§ REQUIRED TASK 1
State how many lines of the records below contain the word "closest", giving only the number.

§ PROVIDED PASSAGE
....

I then define my worker function:
def dumb_func(cc):
(y0,y1), (x0,x1) = cc
# convert to floats for ease of processing
chunk = image[y0:y1,x0:x1] / 255.
# random slow down for testing
# sleep(random() ** 6)
res = chunk ** 2
# convert back to bytes for efficiency
return cc, (res * 255).astype(np.uint8)
I make sure the source array stays as close to original format as possible for efficiency and send it back in the same format (this might take some fiddling, if you're dealing with other pixel formats obviously).
then I put it together:
if __name__ == '__main__':
source = Image.open('tmp.jpeg')
image = np.asarray(source)
print("loaded", image.shape, image.dtype)
with Pool() as pool:
resit = pool.imap_unordered(
dumb_func, chunkit(*image.shape[:2]))
output = np.empty_like(image)
for cc, res in resit:
(y0,y1), (x0,x1) = cc
output[y0:y1,x0:x1] = res
im = Image.fromarray(output, 'RGB')
im.save('out.jpeg')
this churns through a 15Mpixel image in a couple of seconds, with most of that spent loading/saving the image. it could probably be a lot more clever with array strides and cache friendliness, but hope that helps!
note: I think this code relies on CPython Unix style process forking semantics to make sure the image is shared between processes efficiently. not sure what would happen if you ran it on something else
I've been working on code for basically this same thing. Right now the goal is just to replace white pixels with transparent ones, but it seems to replace the entire image so there is a bug somewhere...It doesn't get an error within the multiprocessing module anymore though, so maybe it could serve as an example of how to load a Queue and then have your worker processes work on it!
from PIL import Image
from multiprocessing import Process, JoinableQueue
from threading import Thread
from time import time
def worker_function(q, new_data):
while True:
# print("Items in queue: {}".format(q.qsize()))
index, pixel = q.get()
if pixel[0] > 240 and pixel[1] > 240 and pixel[2] > 240:
out_pixel = (0, 0, 0, 0)
else:
out_pixel = pixel
new_data[index] = out_pixel
q.task_done()
if __name__ == "__main__":
start = time()
q = JoinableQueue()
my_image = Image.open('InputImage.jpg')
my_image = my_image.convert('RGBA')

....

Data entries:
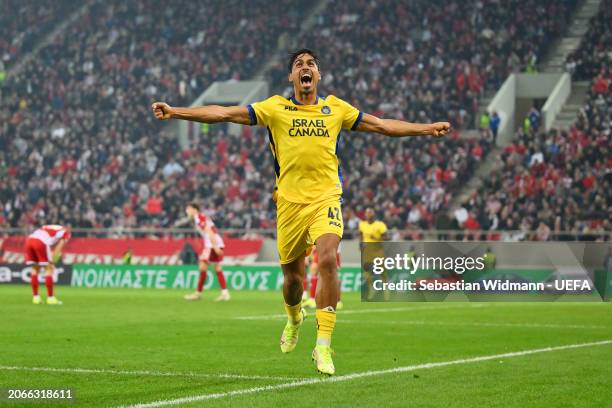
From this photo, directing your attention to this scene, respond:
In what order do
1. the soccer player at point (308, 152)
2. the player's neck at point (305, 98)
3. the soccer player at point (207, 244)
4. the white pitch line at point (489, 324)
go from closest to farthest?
1. the soccer player at point (308, 152)
2. the player's neck at point (305, 98)
3. the white pitch line at point (489, 324)
4. the soccer player at point (207, 244)

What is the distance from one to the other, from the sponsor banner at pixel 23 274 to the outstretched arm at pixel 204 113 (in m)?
25.5

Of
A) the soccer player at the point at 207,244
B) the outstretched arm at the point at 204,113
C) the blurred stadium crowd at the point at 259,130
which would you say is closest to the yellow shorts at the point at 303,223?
the outstretched arm at the point at 204,113

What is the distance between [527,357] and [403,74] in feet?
105

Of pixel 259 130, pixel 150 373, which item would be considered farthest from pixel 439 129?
pixel 259 130

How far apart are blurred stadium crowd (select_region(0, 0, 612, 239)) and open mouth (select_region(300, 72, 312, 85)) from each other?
74.7 feet

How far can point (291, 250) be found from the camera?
10.7m

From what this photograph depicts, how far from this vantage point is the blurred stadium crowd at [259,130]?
36250 mm

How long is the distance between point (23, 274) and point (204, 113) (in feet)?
86.8

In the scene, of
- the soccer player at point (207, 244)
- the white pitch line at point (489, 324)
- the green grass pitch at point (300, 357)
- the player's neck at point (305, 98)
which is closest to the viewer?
the green grass pitch at point (300, 357)

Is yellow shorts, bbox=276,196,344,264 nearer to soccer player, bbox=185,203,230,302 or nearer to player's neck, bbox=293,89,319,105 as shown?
player's neck, bbox=293,89,319,105

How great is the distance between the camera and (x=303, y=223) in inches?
414

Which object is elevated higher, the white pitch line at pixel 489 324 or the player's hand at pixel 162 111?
the player's hand at pixel 162 111

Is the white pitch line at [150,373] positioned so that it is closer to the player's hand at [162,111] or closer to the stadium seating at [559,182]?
the player's hand at [162,111]

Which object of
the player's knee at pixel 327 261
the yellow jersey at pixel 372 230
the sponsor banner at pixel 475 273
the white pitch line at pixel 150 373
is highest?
the player's knee at pixel 327 261
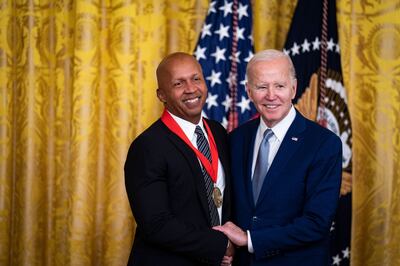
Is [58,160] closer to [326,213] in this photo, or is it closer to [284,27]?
[284,27]

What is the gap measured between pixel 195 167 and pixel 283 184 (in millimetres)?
415

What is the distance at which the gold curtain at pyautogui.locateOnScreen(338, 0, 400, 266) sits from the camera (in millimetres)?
3662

....

§ REQUIRED TASK 2
From the forum thread on parallel image processing above, extract the part from "res = chunk" up to and including "output = np.empty_like(image)", copying it verbatim.

§ FINISHED ANSWER 1
3

§ FINISHED ANSWER 2
res = chunk ** 2
# convert back to bytes for efficiency
return cc, (res * 255).astype(np.uint8)
I make sure the source array stays as close to original format as possible for efficiency and send it back in the same format (this might take some fiddling, if you're dealing with other pixel formats obviously).
then I put it together:
if __name__ == '__main__':
source = Image.open('tmp.jpeg')
image = np.asarray(source)
print("loaded", image.shape, image.dtype)
with Pool() as pool:
resit = pool.imap_unordered(
dumb_func, chunkit(*image.shape[:2]))
output = np.empty_like(image)